11.3 The Company accepts no liability for any loss of information, business or profit resulting from any installation, maintenance, repair or dismantling of any hardware or software, on or off site, unless such loss is of a direct consequence of wilful default of the Company or its technician, or by the negligence of the Company or its technician.
11.4 The Company accepts no liability whatsoever for loss of data as a result of any service provided, unless the Client has requested a backup be made prior to installation. It is assumed by the Company that if a backup is not requested, that one has already been made and as such the Company is not bound to be vigilant against such potential loss of data. Excluded from this clause is the wilful default of the Company or its technician, but not any third party agent whose access to equipment and software has been granted by the Client, whether or not in writing.
11.5 Any payout by the Company in respect of any damaged or destroyed software or hardware is not acceptance of liability.
12. Governing Law & Jurisdiction
These Terms and Conditions of Service shall be governed by and are construed in accordance with English Law. Disputes arising in connection with these Terms and Conditions of Service shall be subject to the exclusive jurisdiction of the English courts.
13. General
13.1 Reference to ‘days’ are working days excluding Bank Holidays and public holidays.
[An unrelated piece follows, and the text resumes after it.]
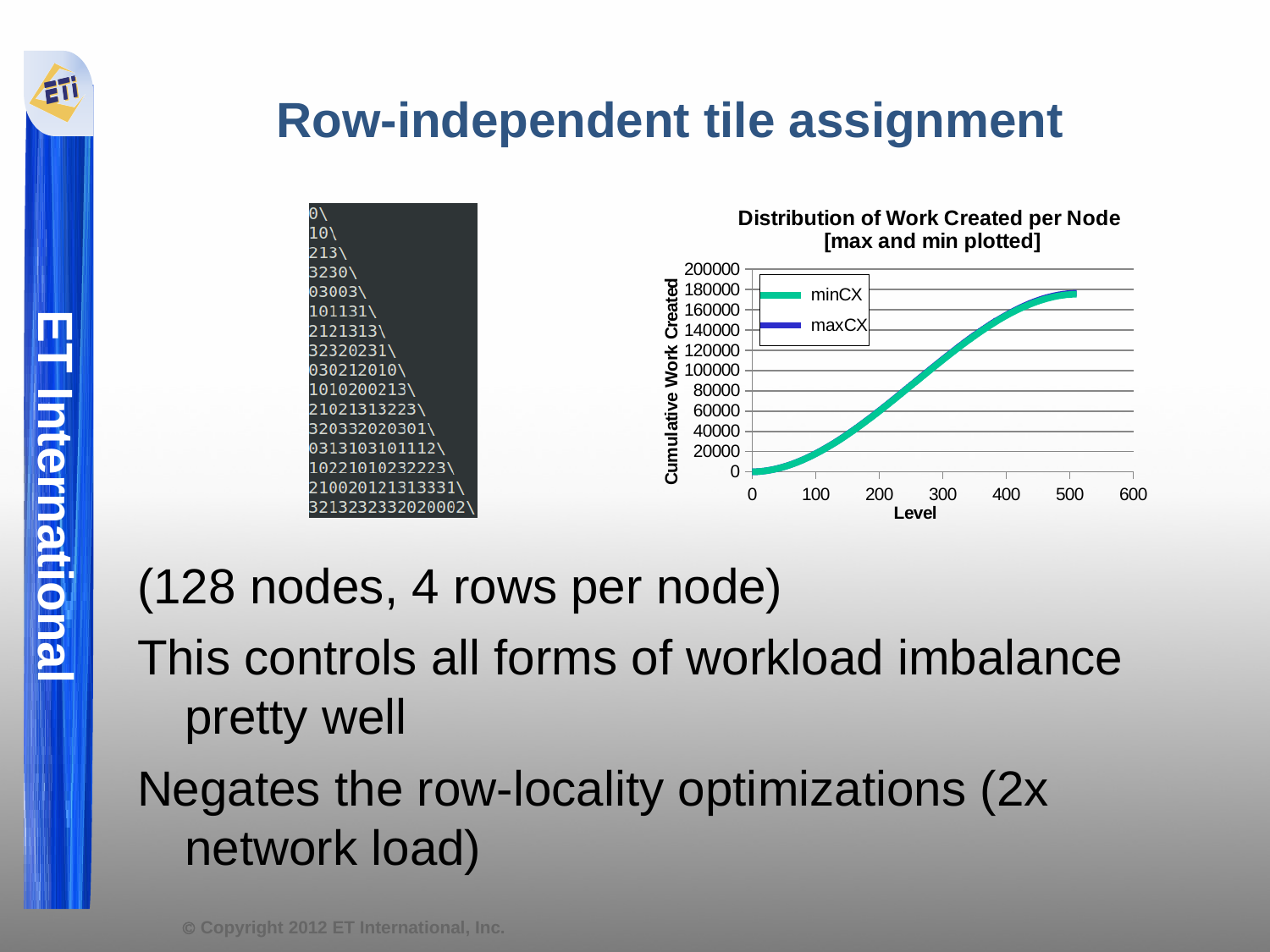
Is the value of the minCX series at Level 500 greater or less than 140000? greater What are the two series named in the chart legend? minCX and maxCX What is the highest tick value shown on the x axis of the chart? 600 Do the plotted values rise or fall as Level increases along the x axis? rise Is the value of the maxCX series at Level 100 greater or less than 40000? less How many series does the legend of the chart list? 2 What is the title of the chart? Distribution of Work Created per Node [max and min plotted] What kind of chart is shown on the slide? line chart Is the value of the maxCX series at Level 400 greater or less than 120000? greater What is the highest tick value shown on the y axis of the chart? 200000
13.2 Service of Notices must be by first class post to the address of the Company or Client as set out in the Particulars of Contract. Notices may be deemed served two days after posting – proof of posting will be required.
13.3 Notices are accepted by e-mail under the condition that a Notice is only deemed served/received if the recipient acknowledges receipt.
13.4 Any delay in the Company exercising any rights created by these Terms and Conditions of Service does not impair the Company’s rights or waive those rights.
13.5 Every term and condition contained herein is severable and separate from every other term and condition and if at any time any term or condition becomes invalid, illegal or unenforceable all other terms and conditions shall remain in effect as if the invalid illegal or unenforceable term had never been present.
13.6 Where the Client is two or more entities agreement to these Terms and Conditions of Service is jointly and severally.
13.7 The Company undertakes no other Term or Conditions of Service unless specifically agreed in writing by a director of the Company.
13.8 Only the parties to these Terms and Conditions of Service may seek to enforce them under the Contracts (Rights of Third Parties) Act 1999.
13.9 The Client may not assign, sub-licence or otherwise transfer any of its rights under these Terms and Conditions of Service.